§ Assigned task: Text in the records must be reproduced exactly, and pictures must be skipped.
Top of Dataset excerpts
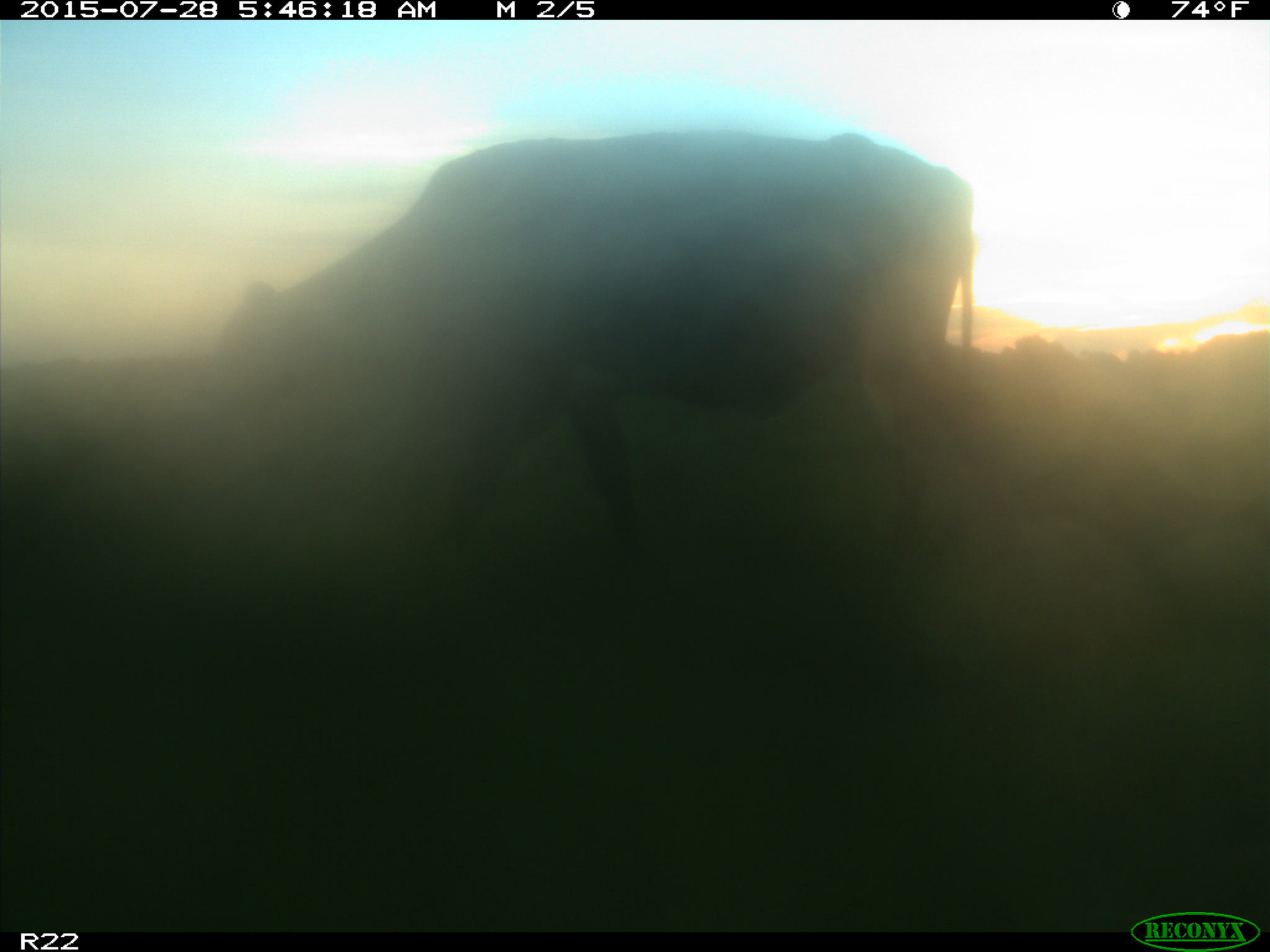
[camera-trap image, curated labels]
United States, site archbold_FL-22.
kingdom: Animalia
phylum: Chordata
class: Mammalia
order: Artiodactyla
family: Bovidae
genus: Bos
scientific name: Bos taurus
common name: domestic cow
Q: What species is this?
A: Bos taurus (domestic cow).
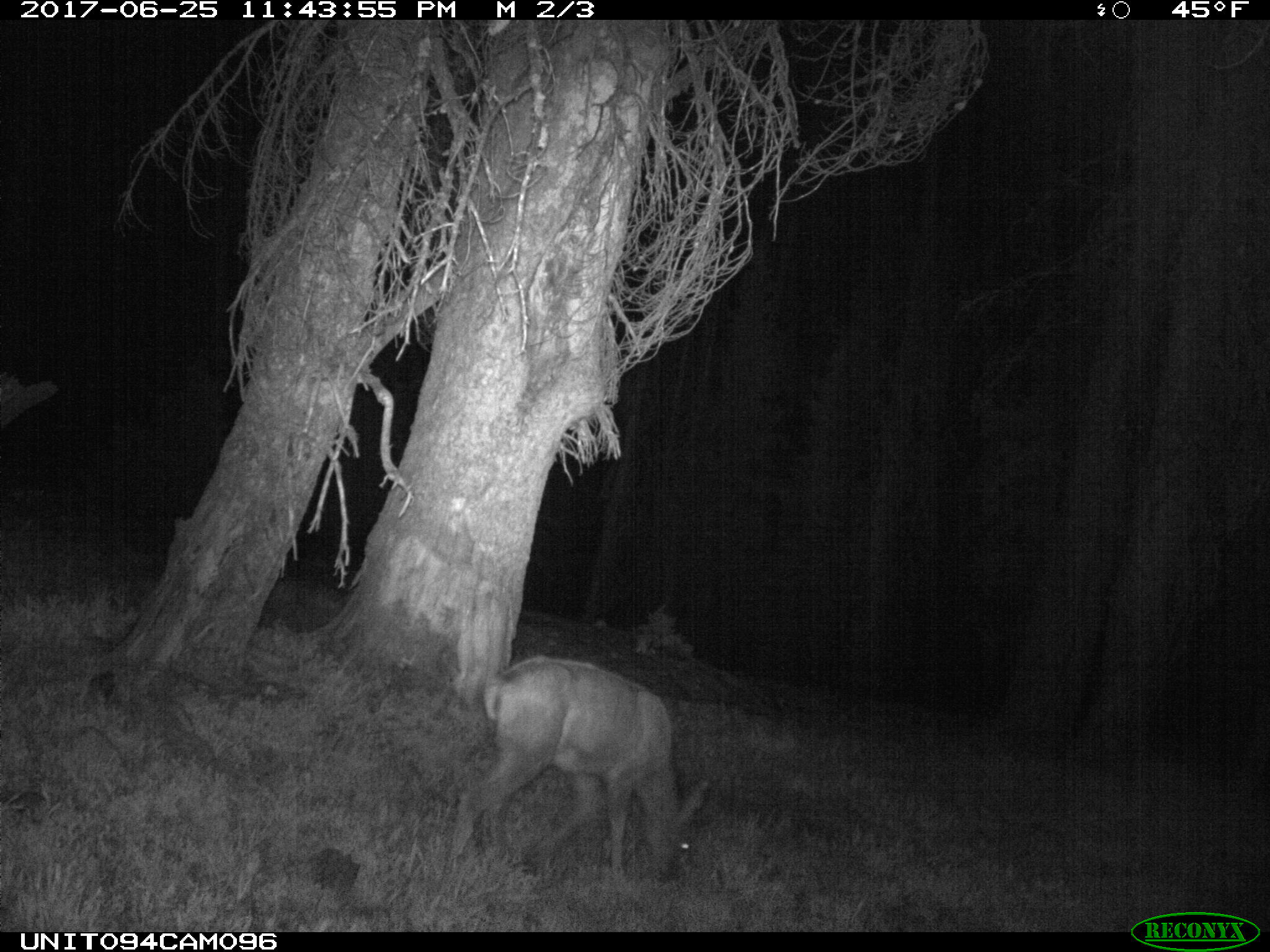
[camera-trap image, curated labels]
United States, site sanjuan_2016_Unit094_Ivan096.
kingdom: Animalia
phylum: Chordata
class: Mammalia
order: Artiodactyla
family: Cervidae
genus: Odocoileus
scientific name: Odocoileus hemionus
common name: mule deer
Odocoileus hemionus (mule deer).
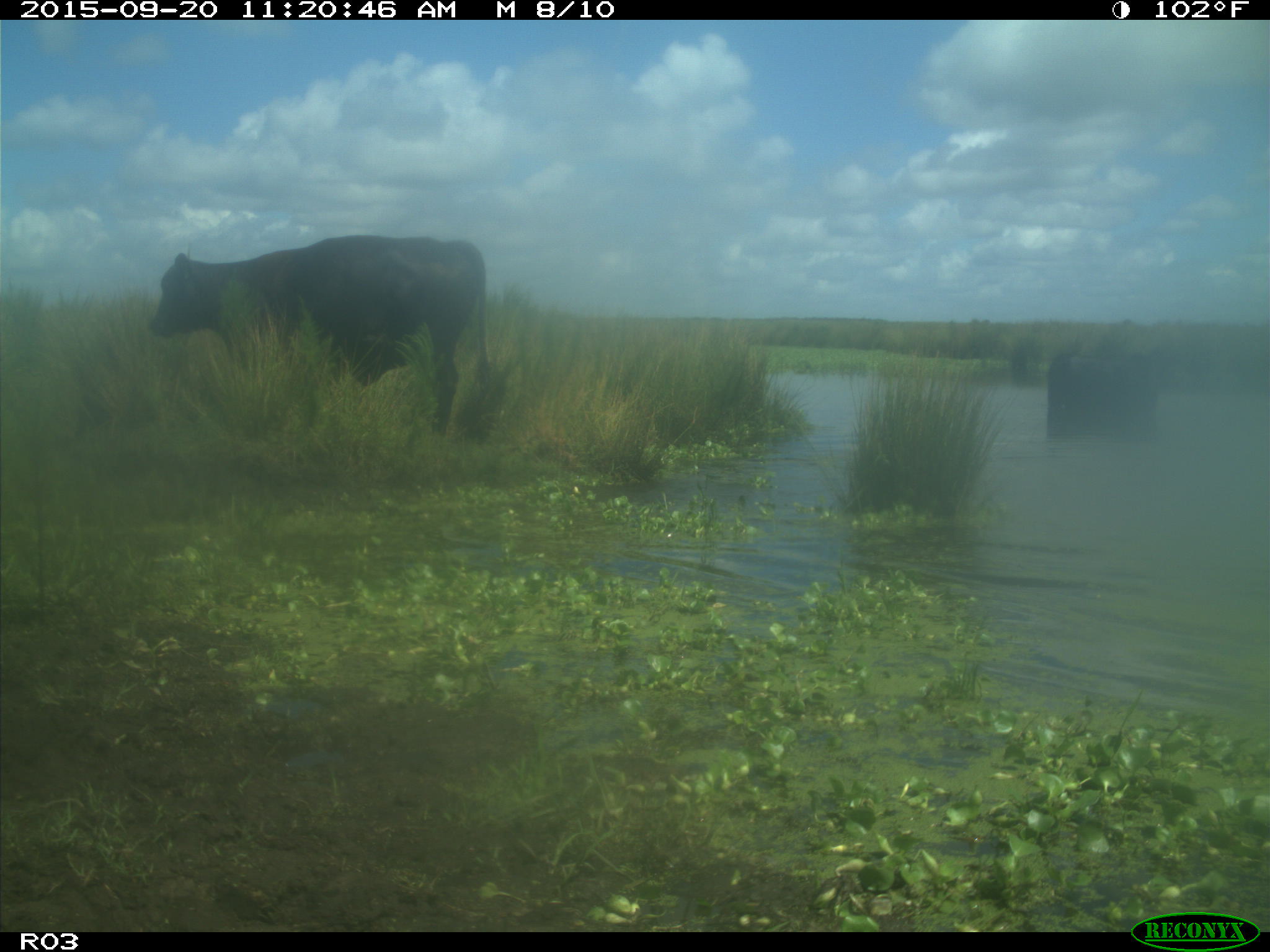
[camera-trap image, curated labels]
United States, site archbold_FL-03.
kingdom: Animalia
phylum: Chordata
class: Mammalia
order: Artiodactyla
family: Bovidae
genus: Bos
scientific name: Bos taurus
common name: domestic cow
Bos taurus (domestic cow).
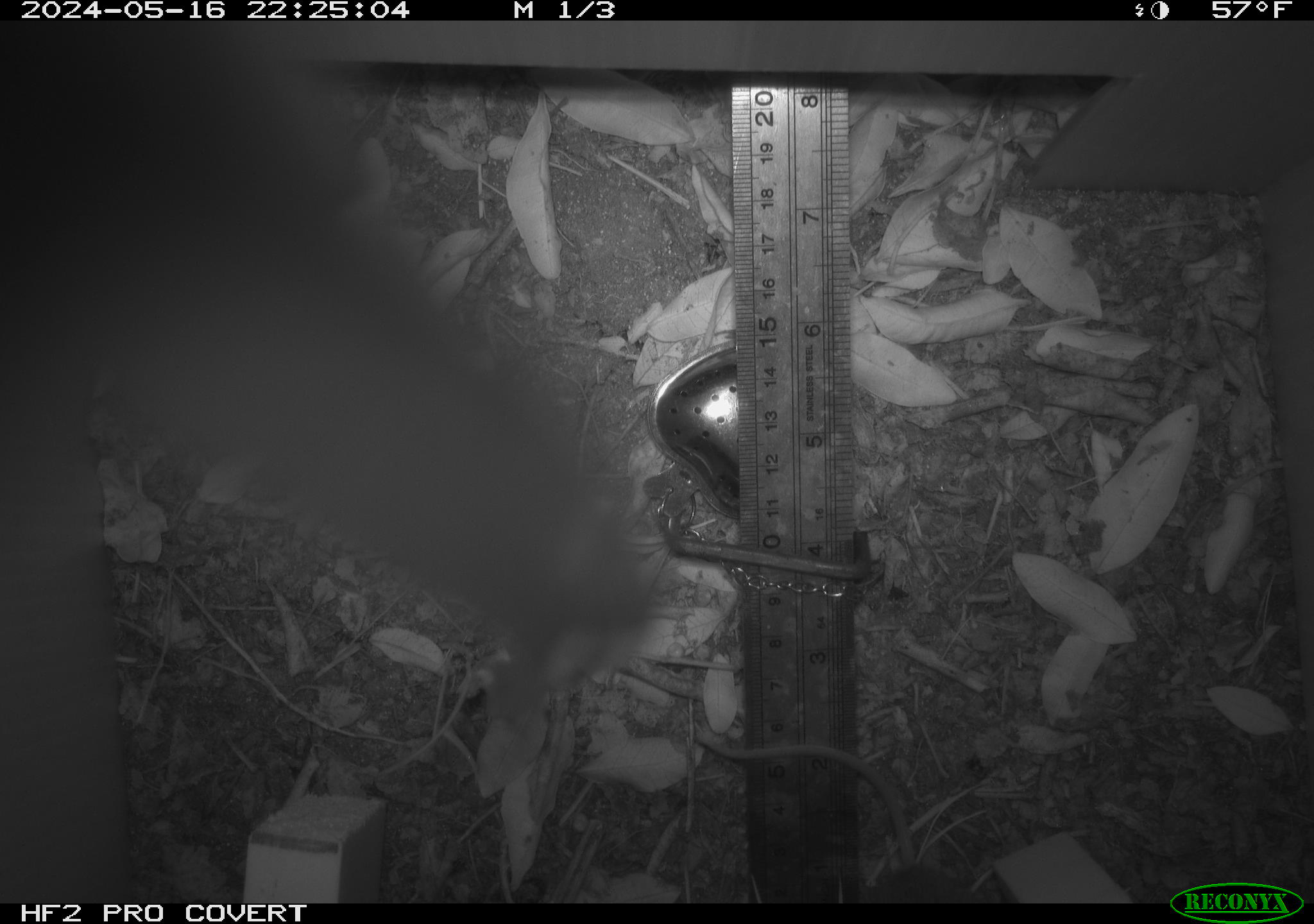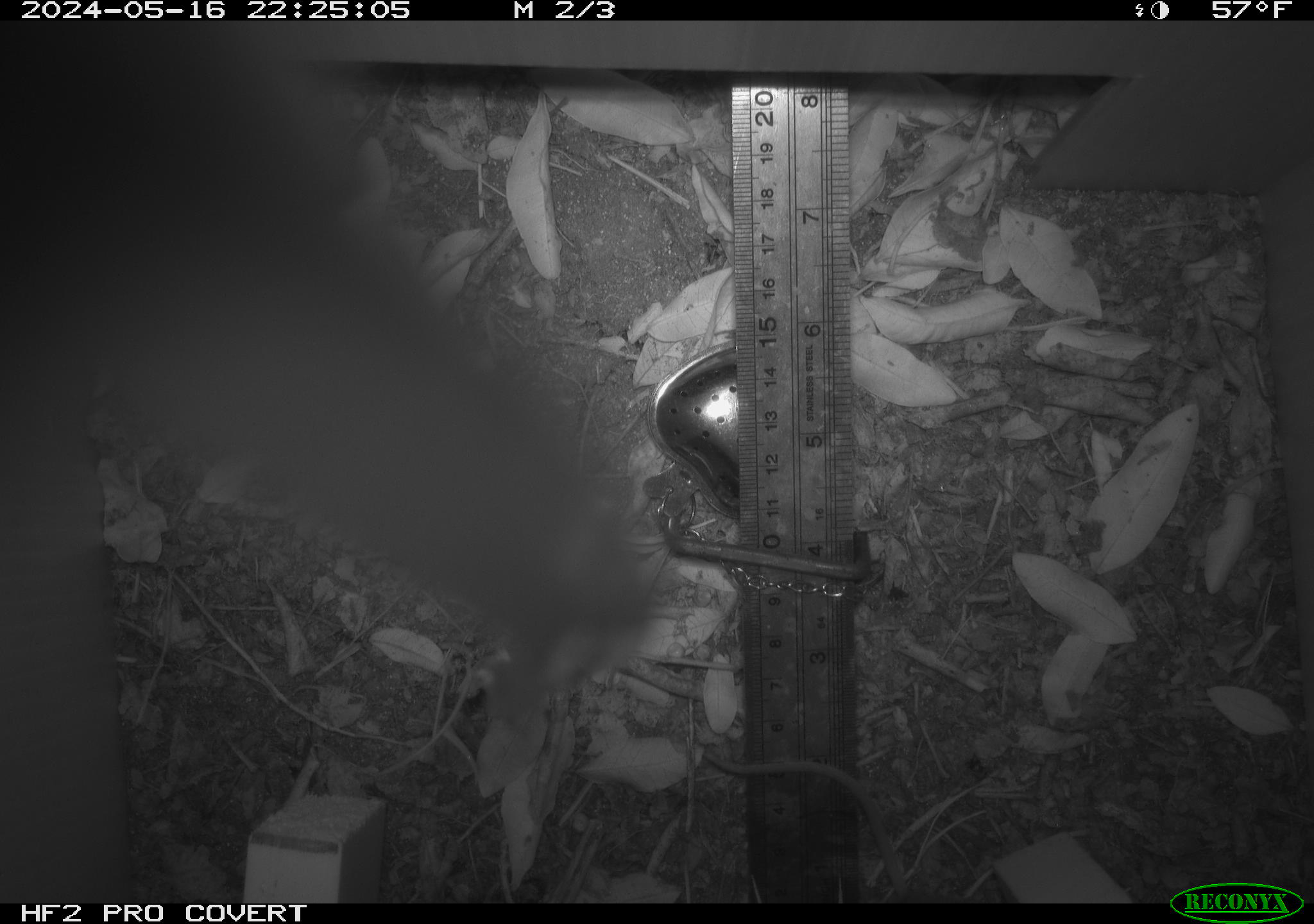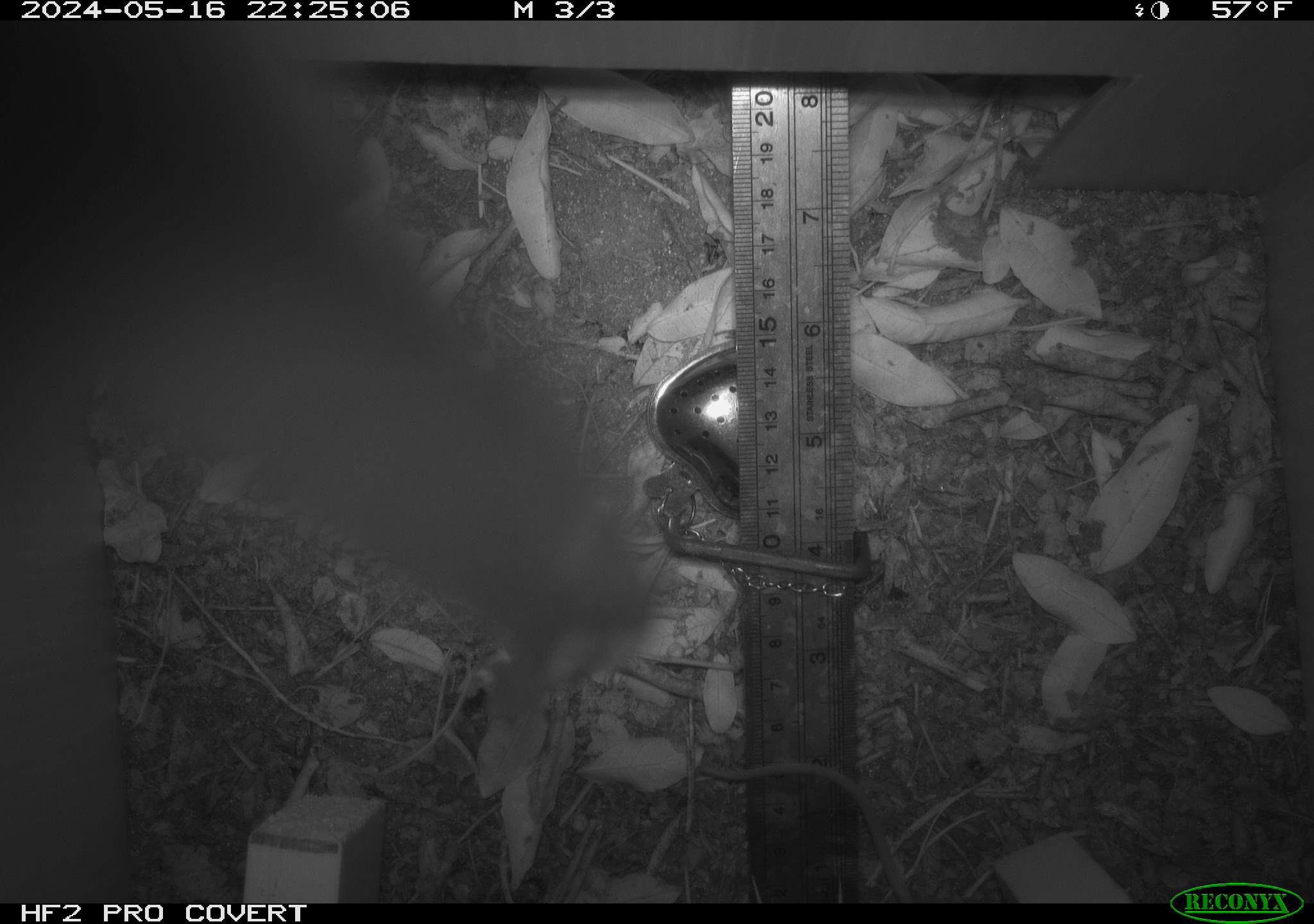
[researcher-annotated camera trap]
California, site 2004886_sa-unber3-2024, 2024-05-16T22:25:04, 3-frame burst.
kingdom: Animalia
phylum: Chordata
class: Mammalia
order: Rodentia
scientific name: Rodentia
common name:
Bottom of Dataset excerpts
§ Response area:
[camera-trap image, curated labels]
United States, site archbold_FL-22.
kingdom: Animalia
phylum: Chordata
class: Mammalia
order: Artiodactyla
family: Bovidae
genus: Bos
scientific name: Bos taurus
common name: domestic cow
Q: What species is this?
A: Bos taurus (domestic cow).
[camera-trap image, curated labels]
United States, site sanjuan_2016_Unit094_Ivan096.
kingdom: Animalia
phylum: Chordata
class: Mammalia
order: Artiodactyla
family: Cervidae
genus: Odocoileus
scientific name: Odocoileus hemionus
common name: mule deer
Odocoileus hemionus (mule deer).
[camera-trap image, curated labels]
United States, site archbold_FL-03.
kingdom: Animalia
phylum: Chordata
class: Mammalia
order: Artiodactyla
family: Bovidae
genus: Bos
scientific name: Bos taurus
common name: domestic cow
Bos taurus (domestic cow).
[researcher-annotated camera trap]
California, site 2004886_sa-unber3-2024, 2024-05-16T22:25:04, 3-frame burst.
kingdom: Animalia
phylum: Chordata
class: Mammalia
order: Rodentia
scientific name: Rodentia
common name:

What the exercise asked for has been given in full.